As a middle aged white guy from suburbia, I can safely say that thing is f*ckin' Gangsta!
I really should get wheels for mine, but it's already a money pit. These things are like supermodels, hard on the wallet, but sooo worth it!


----------



## callawayrabbit (Mar 20, 2003)

*Re: (G60 Carat)*

nice 
what et are those


----------



## MexicanPsycho (Apr 10, 2004)

*Re: (G60 Carat)*


_Quote, originally posted by *G60 Carat* »_As a middle aged white guy from suburbia, I can safely say that thing is f*ckin' Gangsta!
I really should get wheels for mine, but it's already a money pit. These things are like supermodels, hard on the wallet, but sooo worth it!
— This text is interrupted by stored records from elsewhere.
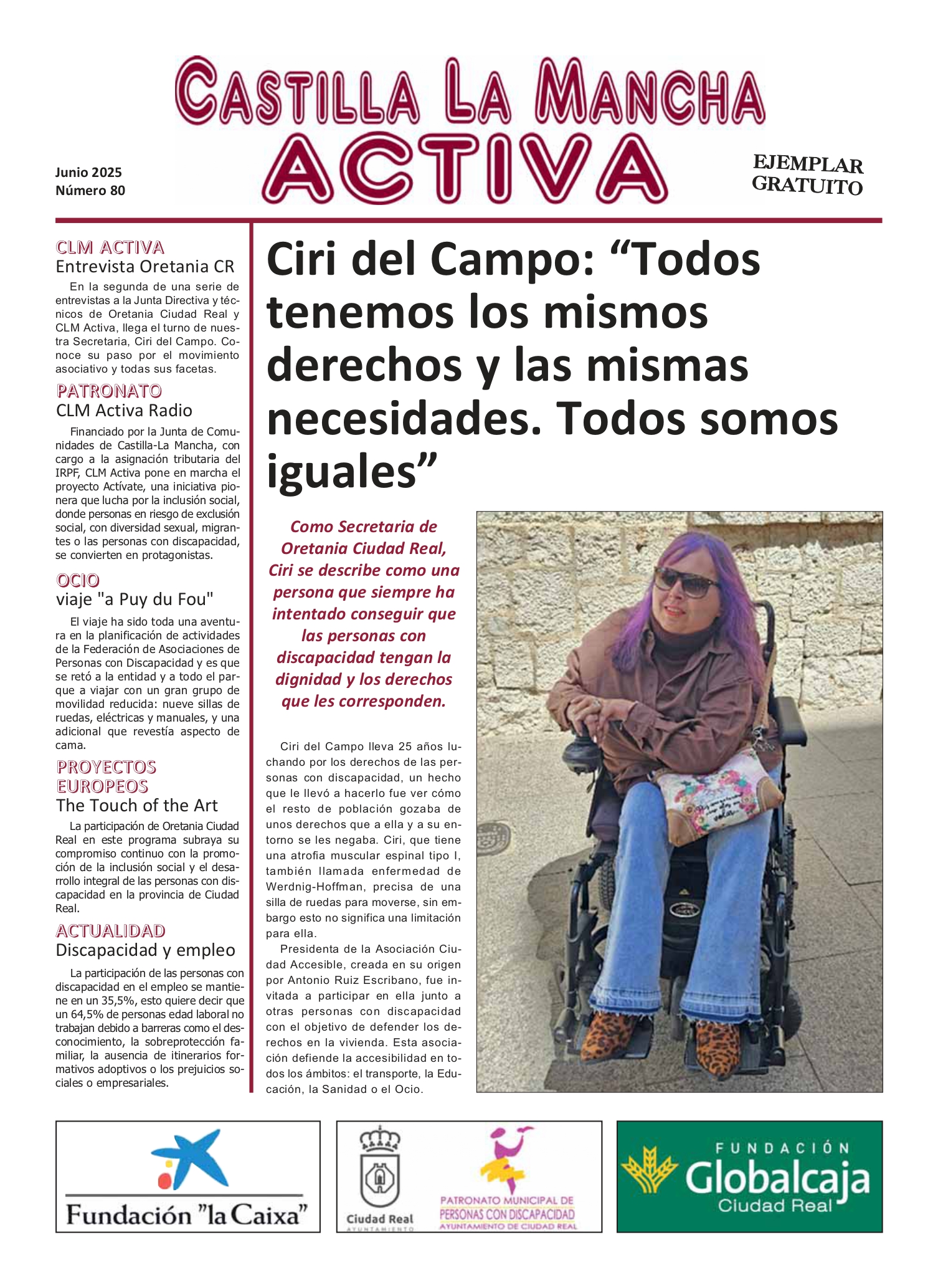 CASTILLA LA MANCHA
ACTIVA

Junio 2025
Número 80

EJEMPLAR GRATUITO

CLM ACTIVA
Entrevista Oretania CR

En la segunda de una serie de entrevistas a la Junta Directiva y técnicos de Oretania Ciudad Real y CLM Activa, llega el turno de nuestra Secretaria, Ciri del Campo. Conoce su paso por el movimiento asociativo y todas sus facetas.

PATRONATO
CLM Activa Radio

Financiado por la Junta de Comunidades de Castilla-La Mancha, con cargo a la asignación tributaria del IRPF, CLM Activa pone en marcha el proyecto Actívate, una iniciativa pionera que lucha por la inclusión social, donde personas en riesgo de exclusión social, con diversidad sexual, migrantes o las personas con discapacidad, se convierten en protagonistas.

OCIO
viaje "a Puy du Fou"

El viaje ha sido toda una aventura en la planificación de actividades de la Federación de Asociaciones de Personas con Discapacidad y es que se retó a la entidad y a todo el parque a viajar con un gran grupo de movilidad reducida: nueve sillas de ruedas, eléctricas y manuales, y una adicional que revestía aspecto de cama.

PROYECTOS EUROPEOS
The Touch of the Art

La participación de Oretania Ciudad Real en este programa subraya su compromiso continuo con la promoción de la inclusión social y el desarrollo integral de las personas con discapacidad en la provincia de Ciudad Real.

ACTUALIDAD
Discapacidad y empleo

La participación de las personas con discapacidad en el empleo se mantiene en un 35,5%, esto quiere decir que un 64,5% de personas edad laboral no trabajan debido a barreras como el desconocimiento, la sobreprotección familiar, la ausencia de itinerarios formativos adoptivos o los prejuicios sociales o empresariales.

Ciri del Campo: “Todos tenemos los mismos derechos y las mismas necesidades. Todos somos iguales”

Como Secretaria de Oretania Ciudad Real, Ciri se describe como una persona que siempre ha intentado conseguir que las personas con discapacidad tengan la dignidad y los derechos que les corresponden.

Ciri del Campo lleva 25 años luchando por los derechos de las personas con discapacidad, un hecho que le llevó a hacerlo fue ver cómo el resto de población gozaba de unos derechos que a ella y a su entorno se les negaba. Ciri, que tiene una atrofia muscular espinal tipo I, también llamada enfermedad de Werdnig-Hoffman, precisa de una silla de ruedas para moverse, sin embargo esto no significa una limitación para ella.

Presidenta de la Asociación Ciudad Accesible, creada en su origen por Antonio Ruiz Escribano, fue invitada a participar en ella junto a otras personas con discapacidad con el objetivo de defender los derechos en la vivienda. Esta asociación defiende la accesibilidad en todos los ámbitos: el transporte, la Educación, la Sanidad o el Ocio.

Fundación "la Caixa"

Ciudad Real
AYUNTAMIENTO

PATRONATO MUNICIPAL DE PERSONAS CON DISCAPACIDAD
AYUNTAMIENTO DE CIUDAD REAL

FUNDACIÓN
Globalcaja
Ciudad Real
I thought the corrado was a money pit until I bought the allroad! its an awesome vehicle but too much for me so it will be for sale soon


----------



## BeechSierra (Jan 29, 2005)

*Re: (MexicanPsycho)*

As a middle-aged white guy from suburbia, I can say I don't like the look at all. But, to each his own.
Enjoy!
Chris


----------



## G60 Carat (May 14, 2004)

It's a stock Allroad, with 19" wheels, and tinted windows. What's not to like? Looks good in black too.


----------



## Road_Ralley (Feb 4, 2001)

*Re: (MexicanPsycho)*


_Quote, originally posted by *MexicanPsycho* »_
I thought the corrado was a money pit until I bought the allroad! its an awesome vehicle but too much for me so it will be for sale soon









as a fellow corrado owner I think you just talked me out of an allroad with that single statement.


----------



## G60 Carat (May 14, 2004)

*Re: (Road_Ralley)*


_Quote, originally posted by *Road_Ralley* »_
as a fellow corrado owner I think you just talked me out of an allroad with that single statement.









Imagine how I feel, a G60 MKII and an Allroad. I'm a sucker for punishment. Honestly there is a 90% chance my next family car will be Japanese, most likely a Lexus or Acura.


----------